++++ Provided passage ++++

Cost centers for amortization purposes are determined on a field-by-field basis.
Estimated future abandonment and site restoration costs, net of anticipated
salvage values, are accrued based on units-of-production.  Unproved properties
with significant acquisition costs are periodically assessed for impairment in
value, with any impairment charged to expense.

The carrying value of each field is assessed for impairment on a quarterly
basis.  If estimated future undiscounted net revenues are less than the
recorded amounts, an impairment charge is recorded based on the estimated fair
value of the field.

During the second quarter of 2002, production from the South Texas - Bonus
prospect began to drop unexpectedly.  As a result we reduced the proved
reserves for these wells and based on a future net cash flow analysis
determined that the property had been impaired.  As such, we recorded an
impairment of $840,000 to reduce the net book value of these wells to
estimated fair market value.  We recorded an additional impairment of $79,000
for the Fulton-Fuller exploratory gas well during the second quarter 2002.

++++ Data ++++

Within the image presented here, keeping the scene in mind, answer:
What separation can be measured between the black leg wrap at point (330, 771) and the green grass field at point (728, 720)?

++++

* _Problems_:
- A) Answer these questions using the oil and gas accounting passage:
(i) On what basis are cost centers for amortization purposes determined?
(ii) How often is the carrying value of each field assessed for impairment?
(iii) What amount of impairment was recorded for the Fulton-Fuller exploratory gas well?
- B) Pick up the oil and gas accounting passage after its last sentence and write a continuation.
The data has no connection to the oil and gas accounting passage.

* _Answers to each task_:
- A)
(i) On a field-by-field basis.
(ii) Quarterly.
(iii) $79,000.

- B)
Statement of Cash Flows
- -----------------------

Cash equivalents include investments (primarily commercial paper) with
maturities when purchased of three months or less.

Income Taxes
- ------------

Income taxes are provided based on the liability method of accounting pursuant
to SFAS 109, Accounting for Income Taxes.  The provision for income taxes is
based on pretax financial taxable income.  Deferred tax assets and liabilities
are recognized for the future expected tax consequences of temporary differences
between income tax and financial reporting and principally relate to differences
in the tax basis of assets and liabilities and their reported amounts, using
enacted tax rates in effect for the year in which differences are expected to
reverse.  If it is more likely than not that some portion or all of a deferred
tax asset will not be realized, a valuation allowance is recognized.

Earnings per Share
- ------------------

We follow the provisions of SFAS 128, Earnings Per Share.  Basic earnings per
share are computed based on the weighted average number of common shares
outstanding.  Diluted earnings per share are computed based on the weighted
average number of common shares outstanding adjusted for the incremental shares
attributed to outstanding stock options.  Under the treasury stock method,
options to purchase 415,000 shares of common stock were included in the
calculation of diluted earnings per share for the year ended December 31, 2001.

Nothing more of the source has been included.